→ **What the exercise asks**
Your response should be every line from the entries that includes the string "magnet".

=== Record set ===

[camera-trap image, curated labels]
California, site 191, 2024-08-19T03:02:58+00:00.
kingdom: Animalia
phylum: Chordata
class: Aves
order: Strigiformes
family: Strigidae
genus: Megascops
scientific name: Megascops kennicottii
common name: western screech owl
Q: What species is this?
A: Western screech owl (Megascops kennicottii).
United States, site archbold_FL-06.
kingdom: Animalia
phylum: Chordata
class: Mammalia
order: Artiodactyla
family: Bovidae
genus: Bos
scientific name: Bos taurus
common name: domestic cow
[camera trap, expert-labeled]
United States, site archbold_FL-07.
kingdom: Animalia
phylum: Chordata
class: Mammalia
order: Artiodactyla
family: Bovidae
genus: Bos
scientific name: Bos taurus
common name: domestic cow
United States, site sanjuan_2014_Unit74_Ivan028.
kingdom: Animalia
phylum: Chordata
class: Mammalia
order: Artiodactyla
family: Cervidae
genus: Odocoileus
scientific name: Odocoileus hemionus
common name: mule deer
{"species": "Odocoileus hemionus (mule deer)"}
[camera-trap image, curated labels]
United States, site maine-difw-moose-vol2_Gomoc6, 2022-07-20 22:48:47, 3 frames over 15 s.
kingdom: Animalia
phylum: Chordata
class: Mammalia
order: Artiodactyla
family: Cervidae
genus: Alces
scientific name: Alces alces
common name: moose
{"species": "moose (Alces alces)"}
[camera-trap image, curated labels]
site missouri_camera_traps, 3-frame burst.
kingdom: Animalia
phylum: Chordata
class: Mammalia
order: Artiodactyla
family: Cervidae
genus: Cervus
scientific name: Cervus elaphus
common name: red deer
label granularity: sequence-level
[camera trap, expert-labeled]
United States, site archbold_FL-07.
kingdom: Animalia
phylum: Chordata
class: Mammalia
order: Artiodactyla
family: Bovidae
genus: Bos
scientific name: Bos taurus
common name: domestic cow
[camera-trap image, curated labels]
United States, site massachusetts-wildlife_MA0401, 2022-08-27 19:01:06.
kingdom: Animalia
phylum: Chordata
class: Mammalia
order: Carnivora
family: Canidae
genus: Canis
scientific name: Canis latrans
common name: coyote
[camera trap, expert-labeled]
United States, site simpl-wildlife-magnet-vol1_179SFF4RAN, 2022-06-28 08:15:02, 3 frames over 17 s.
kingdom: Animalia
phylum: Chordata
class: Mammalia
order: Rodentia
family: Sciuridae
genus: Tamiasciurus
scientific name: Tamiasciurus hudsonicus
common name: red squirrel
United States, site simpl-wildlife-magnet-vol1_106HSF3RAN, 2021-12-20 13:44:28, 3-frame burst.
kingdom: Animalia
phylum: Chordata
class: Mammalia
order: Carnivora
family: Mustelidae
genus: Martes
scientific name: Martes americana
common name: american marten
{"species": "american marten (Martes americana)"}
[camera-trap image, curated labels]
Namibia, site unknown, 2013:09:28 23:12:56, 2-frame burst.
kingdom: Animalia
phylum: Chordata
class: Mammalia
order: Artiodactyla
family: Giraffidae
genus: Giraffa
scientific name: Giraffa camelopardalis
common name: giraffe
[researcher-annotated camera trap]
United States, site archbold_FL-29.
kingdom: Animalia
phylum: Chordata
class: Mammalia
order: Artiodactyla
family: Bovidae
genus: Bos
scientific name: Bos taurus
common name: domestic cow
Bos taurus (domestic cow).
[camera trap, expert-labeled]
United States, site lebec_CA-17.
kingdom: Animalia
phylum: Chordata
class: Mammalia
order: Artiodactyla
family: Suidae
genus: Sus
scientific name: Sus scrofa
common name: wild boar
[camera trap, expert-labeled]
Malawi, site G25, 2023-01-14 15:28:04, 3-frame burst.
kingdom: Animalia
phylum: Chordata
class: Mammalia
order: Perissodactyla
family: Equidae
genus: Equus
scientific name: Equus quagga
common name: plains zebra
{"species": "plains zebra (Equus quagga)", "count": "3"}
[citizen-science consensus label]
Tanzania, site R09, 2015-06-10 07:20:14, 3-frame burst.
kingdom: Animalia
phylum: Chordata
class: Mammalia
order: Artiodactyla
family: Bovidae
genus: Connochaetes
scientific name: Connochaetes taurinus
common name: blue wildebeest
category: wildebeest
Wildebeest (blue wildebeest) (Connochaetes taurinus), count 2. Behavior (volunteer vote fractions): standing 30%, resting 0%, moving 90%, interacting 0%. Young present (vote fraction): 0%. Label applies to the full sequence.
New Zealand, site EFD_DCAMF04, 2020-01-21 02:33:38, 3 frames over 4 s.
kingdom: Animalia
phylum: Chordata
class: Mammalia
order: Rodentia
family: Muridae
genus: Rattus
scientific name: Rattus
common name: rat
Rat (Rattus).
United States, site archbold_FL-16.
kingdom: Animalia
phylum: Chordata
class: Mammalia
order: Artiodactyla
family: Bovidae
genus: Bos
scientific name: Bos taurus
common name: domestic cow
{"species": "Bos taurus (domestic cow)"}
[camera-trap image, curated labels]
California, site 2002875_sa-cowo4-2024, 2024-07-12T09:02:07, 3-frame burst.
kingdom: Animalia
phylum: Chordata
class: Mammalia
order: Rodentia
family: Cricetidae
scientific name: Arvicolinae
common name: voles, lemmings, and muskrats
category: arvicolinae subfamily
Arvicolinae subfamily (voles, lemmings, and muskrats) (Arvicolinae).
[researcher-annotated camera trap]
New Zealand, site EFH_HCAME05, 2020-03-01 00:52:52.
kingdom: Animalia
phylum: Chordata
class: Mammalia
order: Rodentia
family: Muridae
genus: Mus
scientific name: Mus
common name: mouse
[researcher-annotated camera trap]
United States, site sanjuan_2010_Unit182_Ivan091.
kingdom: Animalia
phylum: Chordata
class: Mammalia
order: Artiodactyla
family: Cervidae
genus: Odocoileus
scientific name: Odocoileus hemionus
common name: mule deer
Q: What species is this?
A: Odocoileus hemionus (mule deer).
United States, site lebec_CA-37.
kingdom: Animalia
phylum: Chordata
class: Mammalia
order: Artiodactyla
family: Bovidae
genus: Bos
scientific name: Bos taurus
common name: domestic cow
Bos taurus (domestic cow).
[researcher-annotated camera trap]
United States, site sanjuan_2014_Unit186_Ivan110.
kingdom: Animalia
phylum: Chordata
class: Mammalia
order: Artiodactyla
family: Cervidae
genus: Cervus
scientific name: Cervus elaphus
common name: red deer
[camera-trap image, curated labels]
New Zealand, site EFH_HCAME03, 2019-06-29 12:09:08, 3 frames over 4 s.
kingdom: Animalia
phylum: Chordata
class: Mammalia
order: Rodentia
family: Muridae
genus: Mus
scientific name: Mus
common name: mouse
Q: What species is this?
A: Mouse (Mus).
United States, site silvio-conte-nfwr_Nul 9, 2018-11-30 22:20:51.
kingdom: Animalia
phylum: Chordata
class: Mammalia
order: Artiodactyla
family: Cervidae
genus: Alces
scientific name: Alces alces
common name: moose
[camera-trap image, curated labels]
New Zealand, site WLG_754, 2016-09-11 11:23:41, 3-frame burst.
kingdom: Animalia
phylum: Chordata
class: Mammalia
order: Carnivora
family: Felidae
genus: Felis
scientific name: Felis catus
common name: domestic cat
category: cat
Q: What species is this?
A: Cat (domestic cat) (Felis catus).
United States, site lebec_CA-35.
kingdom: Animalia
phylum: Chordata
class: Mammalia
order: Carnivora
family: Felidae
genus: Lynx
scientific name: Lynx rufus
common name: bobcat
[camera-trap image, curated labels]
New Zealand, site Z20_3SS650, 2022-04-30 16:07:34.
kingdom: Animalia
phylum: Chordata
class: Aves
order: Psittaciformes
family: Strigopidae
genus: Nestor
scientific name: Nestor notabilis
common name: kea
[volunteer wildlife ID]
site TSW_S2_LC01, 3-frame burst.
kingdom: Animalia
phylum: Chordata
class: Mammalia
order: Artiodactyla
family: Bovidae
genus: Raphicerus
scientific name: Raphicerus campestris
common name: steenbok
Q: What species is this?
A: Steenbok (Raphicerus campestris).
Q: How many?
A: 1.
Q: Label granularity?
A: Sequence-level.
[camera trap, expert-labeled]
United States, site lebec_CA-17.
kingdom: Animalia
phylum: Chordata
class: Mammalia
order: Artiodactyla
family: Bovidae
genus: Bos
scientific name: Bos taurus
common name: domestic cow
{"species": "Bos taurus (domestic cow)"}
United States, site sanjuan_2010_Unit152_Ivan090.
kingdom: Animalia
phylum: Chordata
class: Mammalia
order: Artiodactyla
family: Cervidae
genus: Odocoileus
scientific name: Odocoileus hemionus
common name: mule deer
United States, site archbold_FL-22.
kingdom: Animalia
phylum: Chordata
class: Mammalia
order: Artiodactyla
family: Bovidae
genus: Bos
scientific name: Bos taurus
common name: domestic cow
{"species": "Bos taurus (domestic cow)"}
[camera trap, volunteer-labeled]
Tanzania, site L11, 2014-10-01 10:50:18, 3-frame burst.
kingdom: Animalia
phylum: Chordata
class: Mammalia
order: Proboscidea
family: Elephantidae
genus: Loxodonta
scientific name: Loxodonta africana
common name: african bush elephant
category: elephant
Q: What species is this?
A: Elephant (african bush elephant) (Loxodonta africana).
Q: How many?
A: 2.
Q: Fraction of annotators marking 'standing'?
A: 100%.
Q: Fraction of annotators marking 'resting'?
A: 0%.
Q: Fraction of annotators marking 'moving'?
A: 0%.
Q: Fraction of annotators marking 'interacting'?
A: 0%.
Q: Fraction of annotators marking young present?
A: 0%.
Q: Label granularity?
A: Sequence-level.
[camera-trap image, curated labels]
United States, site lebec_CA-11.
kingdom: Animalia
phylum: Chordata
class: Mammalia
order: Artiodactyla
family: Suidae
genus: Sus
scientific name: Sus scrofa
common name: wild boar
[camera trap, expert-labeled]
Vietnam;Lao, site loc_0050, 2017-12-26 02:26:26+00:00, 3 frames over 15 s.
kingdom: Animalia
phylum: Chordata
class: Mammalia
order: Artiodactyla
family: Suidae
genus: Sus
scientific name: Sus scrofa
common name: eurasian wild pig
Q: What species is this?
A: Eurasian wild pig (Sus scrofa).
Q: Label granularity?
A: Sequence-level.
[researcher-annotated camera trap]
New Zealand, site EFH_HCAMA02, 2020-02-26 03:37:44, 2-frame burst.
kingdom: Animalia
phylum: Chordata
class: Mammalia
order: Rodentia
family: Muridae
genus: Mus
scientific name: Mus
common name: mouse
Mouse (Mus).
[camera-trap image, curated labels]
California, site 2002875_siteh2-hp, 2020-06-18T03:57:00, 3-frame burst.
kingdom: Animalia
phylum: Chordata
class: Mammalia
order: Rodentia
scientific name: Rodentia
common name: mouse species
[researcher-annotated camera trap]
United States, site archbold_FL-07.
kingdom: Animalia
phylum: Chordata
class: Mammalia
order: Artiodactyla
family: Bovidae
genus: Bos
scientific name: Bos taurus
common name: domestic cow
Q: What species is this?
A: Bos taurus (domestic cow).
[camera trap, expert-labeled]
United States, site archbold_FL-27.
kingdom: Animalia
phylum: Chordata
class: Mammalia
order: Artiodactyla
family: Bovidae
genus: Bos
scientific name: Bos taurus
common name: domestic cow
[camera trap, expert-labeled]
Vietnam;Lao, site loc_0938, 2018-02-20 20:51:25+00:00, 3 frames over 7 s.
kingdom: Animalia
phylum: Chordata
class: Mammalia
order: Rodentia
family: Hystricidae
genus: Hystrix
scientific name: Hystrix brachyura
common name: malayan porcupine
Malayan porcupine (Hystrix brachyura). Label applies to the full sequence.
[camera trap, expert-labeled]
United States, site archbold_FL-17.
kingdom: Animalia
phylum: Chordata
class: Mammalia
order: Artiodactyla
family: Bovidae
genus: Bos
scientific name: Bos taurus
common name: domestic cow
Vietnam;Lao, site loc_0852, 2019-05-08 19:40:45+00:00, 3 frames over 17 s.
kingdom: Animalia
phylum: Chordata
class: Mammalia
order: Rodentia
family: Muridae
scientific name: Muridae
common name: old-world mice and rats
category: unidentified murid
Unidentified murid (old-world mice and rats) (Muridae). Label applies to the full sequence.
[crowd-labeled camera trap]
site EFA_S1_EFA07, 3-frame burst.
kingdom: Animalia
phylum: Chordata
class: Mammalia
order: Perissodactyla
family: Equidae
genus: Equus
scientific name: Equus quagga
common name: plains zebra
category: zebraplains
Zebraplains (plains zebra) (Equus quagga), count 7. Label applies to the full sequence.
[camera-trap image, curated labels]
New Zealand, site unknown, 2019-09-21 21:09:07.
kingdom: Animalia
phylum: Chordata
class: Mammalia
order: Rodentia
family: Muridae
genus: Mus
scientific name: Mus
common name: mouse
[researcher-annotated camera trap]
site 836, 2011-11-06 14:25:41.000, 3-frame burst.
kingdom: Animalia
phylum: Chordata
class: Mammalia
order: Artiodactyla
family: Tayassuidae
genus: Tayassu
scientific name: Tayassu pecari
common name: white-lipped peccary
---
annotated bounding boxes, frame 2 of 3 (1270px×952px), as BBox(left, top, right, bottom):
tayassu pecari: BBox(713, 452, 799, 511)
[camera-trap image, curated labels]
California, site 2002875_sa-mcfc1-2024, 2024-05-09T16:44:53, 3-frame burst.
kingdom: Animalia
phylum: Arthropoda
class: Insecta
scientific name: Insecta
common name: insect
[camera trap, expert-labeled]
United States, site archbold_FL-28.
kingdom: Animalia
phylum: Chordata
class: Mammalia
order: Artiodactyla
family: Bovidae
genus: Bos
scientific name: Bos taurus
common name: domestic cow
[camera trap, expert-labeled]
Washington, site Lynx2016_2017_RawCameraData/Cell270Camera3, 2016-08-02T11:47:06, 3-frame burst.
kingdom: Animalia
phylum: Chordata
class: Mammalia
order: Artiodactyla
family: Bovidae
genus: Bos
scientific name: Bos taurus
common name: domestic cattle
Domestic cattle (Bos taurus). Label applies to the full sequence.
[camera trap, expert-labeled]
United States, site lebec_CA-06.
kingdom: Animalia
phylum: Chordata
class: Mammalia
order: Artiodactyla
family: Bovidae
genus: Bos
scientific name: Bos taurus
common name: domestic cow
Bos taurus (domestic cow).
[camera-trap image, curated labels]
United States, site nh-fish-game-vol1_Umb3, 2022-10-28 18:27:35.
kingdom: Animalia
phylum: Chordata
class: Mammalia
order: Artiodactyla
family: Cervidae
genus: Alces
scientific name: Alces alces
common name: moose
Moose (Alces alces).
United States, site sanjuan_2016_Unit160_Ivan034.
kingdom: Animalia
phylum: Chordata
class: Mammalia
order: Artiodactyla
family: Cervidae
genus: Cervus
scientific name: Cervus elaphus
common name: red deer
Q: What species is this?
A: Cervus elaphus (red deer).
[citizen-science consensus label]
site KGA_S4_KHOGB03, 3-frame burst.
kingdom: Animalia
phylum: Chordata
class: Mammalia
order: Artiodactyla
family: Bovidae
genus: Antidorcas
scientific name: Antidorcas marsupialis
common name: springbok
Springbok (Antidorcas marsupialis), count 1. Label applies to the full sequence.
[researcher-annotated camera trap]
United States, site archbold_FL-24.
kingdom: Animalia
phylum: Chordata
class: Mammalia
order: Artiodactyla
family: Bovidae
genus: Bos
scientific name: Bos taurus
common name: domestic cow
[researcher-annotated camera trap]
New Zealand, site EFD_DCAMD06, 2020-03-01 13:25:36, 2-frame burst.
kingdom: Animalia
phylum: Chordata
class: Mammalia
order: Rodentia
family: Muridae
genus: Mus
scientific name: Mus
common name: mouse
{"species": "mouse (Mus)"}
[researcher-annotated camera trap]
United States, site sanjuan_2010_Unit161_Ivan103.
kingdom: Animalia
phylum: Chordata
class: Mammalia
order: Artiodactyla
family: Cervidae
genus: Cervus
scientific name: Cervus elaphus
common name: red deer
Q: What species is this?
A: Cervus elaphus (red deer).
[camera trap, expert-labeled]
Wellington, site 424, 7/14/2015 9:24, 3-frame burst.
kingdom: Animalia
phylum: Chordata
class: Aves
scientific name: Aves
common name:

===

→ **Exercise solution**
United States, site simpl-wildlife-magnet-vol1_179SFF4RAN, 2022-06-28 08:15:02, 3 frames over 17 s.
United States, site simpl-wildlife-magnet-vol1_106HSF3RAN, 2021-12-20 13:44:28, 3-frame burst.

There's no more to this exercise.